In the hectic pace of London Fashion Week, Duro Olowu’s presentations are a breath of fresh air. Step inside his bijou studio in St. James’s, and Olowu’s understated approach to showing his collections is an object lesson in why some brands just don’t fit the standard catwalk format: if these clothes whizzed past you to a blaring soundtrack, you would you I could never appreciate them as much as you do in this intimate environment. Let’s hope more young designers feel encouraged to follow Olowu’s lead, after all the talk about the financial challenges of staging a full-blown runway show this week.
It does help, though, that Olowu is one of the few designers who is as eloquent about the finer technical details of each look as he waxes lyrical about dressing the women around him. “It encourages me to understand what I’m trying to do,” he said of the dialogue he opens by inviting press and buyers to sit with him each season and discuss the looks as they appear, one by one . (In Olowu’s presence, it’s much less awkward than it sounds.) “Whether they love it, like it or hate it, I believe in clothes that are powerfully emotional.”
Seekers of powerfully emotional clothing need look no further than Olowu’s supremely elegant spring collection, which reiterates his abilities as a master of clashing prints and colors. A pattern of unusual flowers and diamonds from antique chests of drawers was both expanded and contracted, while another print – graphic swirls inspired by the Surrealists – was carefully repainted in multiple colourways, spliced together to form a pleated skirt or the sleeves to decorate a loose skirt. -matching shirt (and then paired with trousers in an invigorating shade of scarlet). “I didn’t want it to feel prissy or special,” Olowu said. “Although of course I always want the person wearing the clothes to feel special.”

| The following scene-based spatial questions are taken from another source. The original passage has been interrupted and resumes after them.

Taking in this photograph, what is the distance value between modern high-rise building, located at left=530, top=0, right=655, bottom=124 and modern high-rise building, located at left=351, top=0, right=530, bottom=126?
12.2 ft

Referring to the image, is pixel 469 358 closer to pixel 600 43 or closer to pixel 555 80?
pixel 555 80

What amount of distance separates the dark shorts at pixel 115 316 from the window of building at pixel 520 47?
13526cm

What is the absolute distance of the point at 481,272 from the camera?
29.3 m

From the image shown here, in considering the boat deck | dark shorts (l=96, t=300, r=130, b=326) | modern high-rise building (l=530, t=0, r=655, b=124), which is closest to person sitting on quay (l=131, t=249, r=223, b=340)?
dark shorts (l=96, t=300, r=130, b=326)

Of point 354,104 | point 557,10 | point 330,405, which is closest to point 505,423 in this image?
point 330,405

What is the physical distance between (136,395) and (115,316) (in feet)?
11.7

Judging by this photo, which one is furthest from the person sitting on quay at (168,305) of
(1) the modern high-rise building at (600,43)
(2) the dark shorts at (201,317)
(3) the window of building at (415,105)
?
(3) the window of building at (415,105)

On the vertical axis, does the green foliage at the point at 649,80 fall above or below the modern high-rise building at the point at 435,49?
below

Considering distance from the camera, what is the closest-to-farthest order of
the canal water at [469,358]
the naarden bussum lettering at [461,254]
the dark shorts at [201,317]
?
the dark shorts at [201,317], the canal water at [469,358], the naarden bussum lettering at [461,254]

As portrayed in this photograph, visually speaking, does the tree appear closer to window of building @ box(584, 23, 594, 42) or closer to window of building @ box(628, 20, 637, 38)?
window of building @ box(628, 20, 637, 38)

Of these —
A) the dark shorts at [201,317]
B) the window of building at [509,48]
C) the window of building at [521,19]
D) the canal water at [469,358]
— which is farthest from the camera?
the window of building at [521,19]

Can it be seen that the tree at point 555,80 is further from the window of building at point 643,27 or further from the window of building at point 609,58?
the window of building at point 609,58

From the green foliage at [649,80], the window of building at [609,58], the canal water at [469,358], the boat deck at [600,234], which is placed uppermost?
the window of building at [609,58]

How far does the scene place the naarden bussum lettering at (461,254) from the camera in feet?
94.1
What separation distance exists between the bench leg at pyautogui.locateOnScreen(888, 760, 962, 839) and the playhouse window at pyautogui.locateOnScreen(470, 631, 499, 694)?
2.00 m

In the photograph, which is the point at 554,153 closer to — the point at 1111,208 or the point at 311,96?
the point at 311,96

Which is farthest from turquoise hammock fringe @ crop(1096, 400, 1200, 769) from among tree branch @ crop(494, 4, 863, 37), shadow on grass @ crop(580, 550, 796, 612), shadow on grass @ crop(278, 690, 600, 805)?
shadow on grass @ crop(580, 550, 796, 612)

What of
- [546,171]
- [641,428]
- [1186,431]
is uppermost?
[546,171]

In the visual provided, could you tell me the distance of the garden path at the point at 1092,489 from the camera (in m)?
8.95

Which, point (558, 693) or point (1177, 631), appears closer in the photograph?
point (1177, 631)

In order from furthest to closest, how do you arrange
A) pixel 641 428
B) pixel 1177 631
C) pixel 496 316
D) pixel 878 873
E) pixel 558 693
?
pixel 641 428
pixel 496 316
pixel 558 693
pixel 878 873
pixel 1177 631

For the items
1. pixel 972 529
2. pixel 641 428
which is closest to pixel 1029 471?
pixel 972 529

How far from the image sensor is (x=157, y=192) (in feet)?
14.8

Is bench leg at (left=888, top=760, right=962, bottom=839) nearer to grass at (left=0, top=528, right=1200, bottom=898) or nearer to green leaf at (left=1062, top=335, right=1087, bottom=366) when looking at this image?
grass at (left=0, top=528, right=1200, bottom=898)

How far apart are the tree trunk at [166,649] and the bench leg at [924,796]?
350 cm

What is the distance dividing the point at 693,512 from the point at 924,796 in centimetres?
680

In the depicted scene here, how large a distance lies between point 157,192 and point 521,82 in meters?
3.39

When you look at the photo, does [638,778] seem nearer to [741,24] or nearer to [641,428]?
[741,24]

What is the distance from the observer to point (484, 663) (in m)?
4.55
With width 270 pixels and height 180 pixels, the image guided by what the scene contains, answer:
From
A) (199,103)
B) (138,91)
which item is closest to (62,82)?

It takes a certain level of fearlessness to bring it all together in a single collection, but an even rarer level of expertise to pull it off with good taste. Olowu’s version of a classic summer dress with a narrow waist was a standout, with pleated bodices and tulip-like ruffles that extended from the waist and doubled as pockets. “I think a dress without pockets is very old-fashioned,” Olowu smiled. So it was with the deliberately messy floral arrangements that served as the backdrop to the lookbook, put together by one of Olowu’s former assistants, Ragnhild Furuseth of Studio Lupin, and which he accurately described as “meticulous but messy – and not snooty at all.” .”
It’s that fascinating balance between the exquisite execution of Olowu’s clothes – the perfect pleat of those trousers, the palpably luxurious silk rayons and cloqués from which they are cut – and his renegade creative instincts that makes his vision so compelling. But it’s also the pleasure of listening to him that allows you to fully appreciate it. “The people I admire and hope to design for are never people who make things, or believe in things – politically or creatively – because they want to be part of a club or part of a movement,” he said. “I don’t make collections prescriptive or didactic. I just hope that in some small way they can contribute to a new way of looking at and thinking about clothing.” On that front, the mission is completely accomplished.